By now, you’ve probably filed your 1996 tax return and made your final payment on the balance due. What you probably don’t realize, however, is that you paid only part of your current balance. The U.S. government does not bill you for your part of the nation’s deficit; it leaves that to the next generation.
How does the government get away with it? Simple: It doesn’t bill you for the real cost of government now, thereby pushing our annual accumulated excess spending (the national debt) onto tomorrow’s taxpayers—our children and grandchildren.
As a CPA and former member of Congress, I believe that every citizen has the right to know the real cost of government. But the U.S. government is not required to keep track of its finances and report to taxpayers the way publicly traded corporations are (under the Securities and Exchange Act of 1933). While everyone talks about the national debt, the cash basis of accounting used by the federal government allows elected officials, wittingly or unwittingly, to disguise its real magnitude.
The national debt, as currently defined by government accountants, is the amount the U.S. government owes to those who hold treasury notes, bills and bonds. In 1969, the national debt was $365.8 billion. By the end of fiscal 1996, it was $5.2 trillion. Even allowing for the depreciation of the dollar between 1969 and 1996, the national debt has more than doubled. This sum does not include unrecorded liabilities that our government will have to pay in the future, including unfunded liabilities for Social Security, Medicare, military and civil service pensions, and government guarantees, which would easily triple the national debt. In fiscal 1996, it took $340 billion just to cover the interest on the $5.2 trillion shown on the federal government’s books.

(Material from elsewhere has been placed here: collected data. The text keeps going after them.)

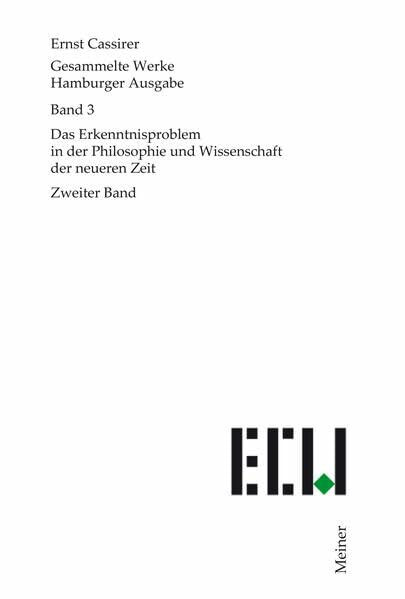 Ernst Cassirer

Gesammelte Werke
Hamburger Ausgabe

Band 3

Das Erkenntnisproblem in der Philosophie und Wissenschaft der neueren Zeit

Zweiter Band

ECW

Meiner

Although the Second Liberty Bond Act put a ceiling on the total federal debt, elected officials have voted to raise that limit almost every year. With congressional approval, the debt limit was increased by $600 billion at the end of 1995, bringing the new debt limit to $5.5 trillion. The 435 members of the House of Representatives did this by sliding a plastic voting card through a slot. I once had one of these cards, which I dubbed in my 1992 book, "Unaccountable Congress: It Doesn’t Add Up", as “the most expensive credit card in the world.”
Imagine having a credit card with an unlimited credit line and no expiration date. The balance on the card is billed not to you, but to future generations. Although the federal government does not bill taxpayers the way that MasterCard and VISA do, I have put the annual budget of the United States in the form of a credit card statement to show you how government spending affects each of us as taxpayers. Note that there was a large previous balance due of $43,252.03. This is your share of Congress’ past spending, which was covered by borrowing in your name, not by revenues.
You will see a number of items that elected representatives bought (i.e. appropriated) on your behalf during the past year—Social Security, defense, health and so forth. Your share of these expenditures was $11,854.30. Added to the previous balance, this brings your account charges to $55,106.33. But you did make some payments on your balance during the year, through your income taxes, payroll taxes and so on. These payments reduced your balance by $12,632.72.
Finally, I must remind you that even Uncle Sam cannot borrow other people’s money interest free. So you also have to pay a “finance charge” on his borrowing, amounting to $2,959.54. This is your share of the interest on our national debt. Adding this gives you a new balance due of $45,433.14—an increase of $2,181.11 over last year’s balance due.
When your credit card company notices that you have reached your credit limit, it lets you know that you are at the end of the line. Not so with Congress. The plastic cards that representatives use to vote on spending and taxing bills have no effective limit. There is a theoretical limit, however; it’s called the debt ceiling. But, as I said before, the amazing thing about the congressional credit card is that it can also be used to raise the debt limit. Every time Congress’ deficit spending runs up against the current debt limit, a majority of the members simply stick their little plastic cards into a computer terminal at the end of each row of seats on the House floor. If the Senate and president concur, the nation’s debt limit is increased. (I doubt your private credit card company is planning to introduce this feature.) Except for the fact that your children and grandchildren will pay through the nose for Congress’ use of this voting (read, “credit”) card, it is a real boon—at least to Congress and the administration, because it makes it possible for them to keep passing the buck (really the bill) on to the next generation.
If you want to do something about it, I suggest you join me in urging elected officials in Congress to use their cards responsibly. Ask them to take a pledge of fiscal responsibility and implement the following “truth in government” spending program:
Real congressional budget reform, including redefinition of the budget into general, trust fund and enterprise accounts, and a biennial budget cycle;
It is our right to demand fiscal responsibility, honest accounting, clear reporting and full disclosure from elected officials. It is also our right as citizens to use the voting booth to take the most expensive credit card in the world away from those members of Congress who continue to abuse us and succeeding generations with what has become the fiscal equivalent of a massive pyramid scheme.
Personally, I think moving election day to April 15 is an excellent place to start.